An airstrike, suspected to have been carried out by the Israeli Air Force, targeted sites in the Damascus Governorate, including a residential building. Five fatalities and fifteen injuries have been reported, with some of the wounded in a serious state.

Background 
Since the outbreak of the Syrian civil war in 2011, many international airstrikes have been carried out. In Syria, there is a large presence of Iranian troops as well as proxies including Hezbollah and foreign militias from Iraq and Afghanistan. The strike took place in the same area where Hezbollah's senior commander, Imad Mughniyeh, was assassinated in 2008.

Attack 
On 18 February, Israel struck targets in Damascus from the Golan Heights. The Kafr Sousa neighborhood was struck near highly guarded Iranian installations. Witnesses and officials said that the strike killed five people. According to the Israelis, the strike hit a warehouse used by Iranian and Hezbollah fighters. Historic buildings near the Damascus Citadel were damaged, which was blamed on the strike. The strike damaged buildings near Umayyad Square, where multiple security installations are located. Other civilian buildings were also damaged. 15 civilians were injured.

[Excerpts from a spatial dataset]
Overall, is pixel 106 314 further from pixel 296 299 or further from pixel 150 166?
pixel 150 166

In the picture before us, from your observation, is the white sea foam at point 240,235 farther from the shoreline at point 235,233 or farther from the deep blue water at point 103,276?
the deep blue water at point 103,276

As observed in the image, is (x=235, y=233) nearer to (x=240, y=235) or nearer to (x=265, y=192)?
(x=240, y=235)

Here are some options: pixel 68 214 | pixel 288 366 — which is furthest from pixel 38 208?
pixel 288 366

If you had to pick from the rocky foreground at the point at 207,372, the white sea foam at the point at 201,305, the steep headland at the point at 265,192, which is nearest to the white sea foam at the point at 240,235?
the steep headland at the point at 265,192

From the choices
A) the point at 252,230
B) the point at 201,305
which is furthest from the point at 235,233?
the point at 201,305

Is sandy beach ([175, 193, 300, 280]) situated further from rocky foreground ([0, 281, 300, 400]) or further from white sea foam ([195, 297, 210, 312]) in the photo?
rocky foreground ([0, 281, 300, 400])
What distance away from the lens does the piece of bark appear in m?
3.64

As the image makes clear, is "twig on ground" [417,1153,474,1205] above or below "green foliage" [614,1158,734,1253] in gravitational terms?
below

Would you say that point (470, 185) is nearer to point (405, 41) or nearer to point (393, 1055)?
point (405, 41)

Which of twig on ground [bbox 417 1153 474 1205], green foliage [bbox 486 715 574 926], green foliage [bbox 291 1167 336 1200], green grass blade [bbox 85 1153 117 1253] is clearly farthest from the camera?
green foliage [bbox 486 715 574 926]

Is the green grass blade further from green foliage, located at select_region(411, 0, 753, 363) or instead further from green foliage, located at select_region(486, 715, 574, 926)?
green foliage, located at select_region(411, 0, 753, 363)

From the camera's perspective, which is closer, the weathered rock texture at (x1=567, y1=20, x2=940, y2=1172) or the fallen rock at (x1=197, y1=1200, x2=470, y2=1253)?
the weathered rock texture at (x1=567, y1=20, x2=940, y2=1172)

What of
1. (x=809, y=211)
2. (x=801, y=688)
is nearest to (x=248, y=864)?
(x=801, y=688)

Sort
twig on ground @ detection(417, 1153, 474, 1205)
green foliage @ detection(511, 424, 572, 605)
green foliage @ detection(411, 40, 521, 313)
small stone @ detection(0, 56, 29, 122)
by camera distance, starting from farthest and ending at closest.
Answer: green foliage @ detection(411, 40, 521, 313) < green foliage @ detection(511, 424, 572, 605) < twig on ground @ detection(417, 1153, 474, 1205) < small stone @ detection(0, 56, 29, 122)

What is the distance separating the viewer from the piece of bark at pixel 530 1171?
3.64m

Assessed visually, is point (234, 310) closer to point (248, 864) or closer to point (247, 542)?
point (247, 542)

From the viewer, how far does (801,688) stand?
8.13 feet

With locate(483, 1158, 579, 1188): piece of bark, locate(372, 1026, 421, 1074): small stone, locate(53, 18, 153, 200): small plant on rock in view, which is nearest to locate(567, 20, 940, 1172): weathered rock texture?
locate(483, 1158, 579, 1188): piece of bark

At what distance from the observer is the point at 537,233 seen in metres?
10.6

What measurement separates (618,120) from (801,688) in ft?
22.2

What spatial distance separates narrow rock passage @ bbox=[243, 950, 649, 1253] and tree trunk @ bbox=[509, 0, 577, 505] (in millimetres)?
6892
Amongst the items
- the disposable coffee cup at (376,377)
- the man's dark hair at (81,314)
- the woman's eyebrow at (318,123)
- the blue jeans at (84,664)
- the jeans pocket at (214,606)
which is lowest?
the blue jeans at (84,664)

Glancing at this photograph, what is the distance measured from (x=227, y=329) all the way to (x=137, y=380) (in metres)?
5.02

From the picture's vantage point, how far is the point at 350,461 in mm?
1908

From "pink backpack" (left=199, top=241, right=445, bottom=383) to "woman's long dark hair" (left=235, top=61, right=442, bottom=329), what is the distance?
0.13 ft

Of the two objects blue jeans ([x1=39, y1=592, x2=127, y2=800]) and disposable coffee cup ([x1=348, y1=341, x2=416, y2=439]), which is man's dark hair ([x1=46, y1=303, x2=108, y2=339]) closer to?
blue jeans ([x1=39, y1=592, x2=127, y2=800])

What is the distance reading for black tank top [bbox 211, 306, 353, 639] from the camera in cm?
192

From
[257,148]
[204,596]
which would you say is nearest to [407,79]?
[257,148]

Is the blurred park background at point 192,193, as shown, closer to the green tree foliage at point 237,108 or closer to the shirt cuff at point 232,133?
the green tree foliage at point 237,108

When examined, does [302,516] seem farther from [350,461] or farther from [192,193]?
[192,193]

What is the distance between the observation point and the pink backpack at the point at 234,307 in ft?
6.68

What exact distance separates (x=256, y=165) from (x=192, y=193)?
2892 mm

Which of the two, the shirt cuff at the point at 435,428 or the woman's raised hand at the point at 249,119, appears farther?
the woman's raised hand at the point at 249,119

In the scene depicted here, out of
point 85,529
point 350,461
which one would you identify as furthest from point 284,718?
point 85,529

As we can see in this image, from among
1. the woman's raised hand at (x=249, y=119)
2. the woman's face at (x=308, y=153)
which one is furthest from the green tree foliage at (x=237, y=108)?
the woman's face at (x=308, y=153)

→ Tasks:
1. From the Damascus airstrike text, output the stretch from "An airstrike, suspected" through "assassinated in 2008.".
2. Answer these questions from the Damascus airstrike text, marking each answer with its letter:
(a) In what year was Imad Mughniyeh assassinated?
(b) Which neighborhood was struck?
(c) From where did Israel strike targets in Damascus on 18 February?
3. Does each statement below agree with the Damascus airstrike text? Answer yes or no and quote the deciding words.
(a) The strike damaged buildings near Umayyad Square.
(b) The Syrian civil war broke out in 2008.
(c) Twenty civilians were injured.

→ Results for each task:
1.
An airstrike, suspected to have been carried out by the Israeli Air Force, targeted sites in the Damascus Governorate, including a residential building. Five fatalities and fifteen injuries have been reported, with some of the wounded in a serious state.

Background 
Since the outbreak of the Syrian civil war in 2011, many international airstrikes have been carried out. In Syria, there is a large presence of Iranian troops as well as proxies including Hezbollah and foreign militias from Iraq and Afghanistan. The strike took place in the same area where Hezbollah's senior commander, Imad Mughniyeh, was assassinated in 2008.

2.
(a) 2008
(b) Kafr Sousa
(c) The Golan Heights

3.
(a) Yes: "The strike damaged buildings near Umayyad Square"
(b) No: "Since the outbreak of the Syrian civil war in 2011"
(c) No: "15 civilians were injured."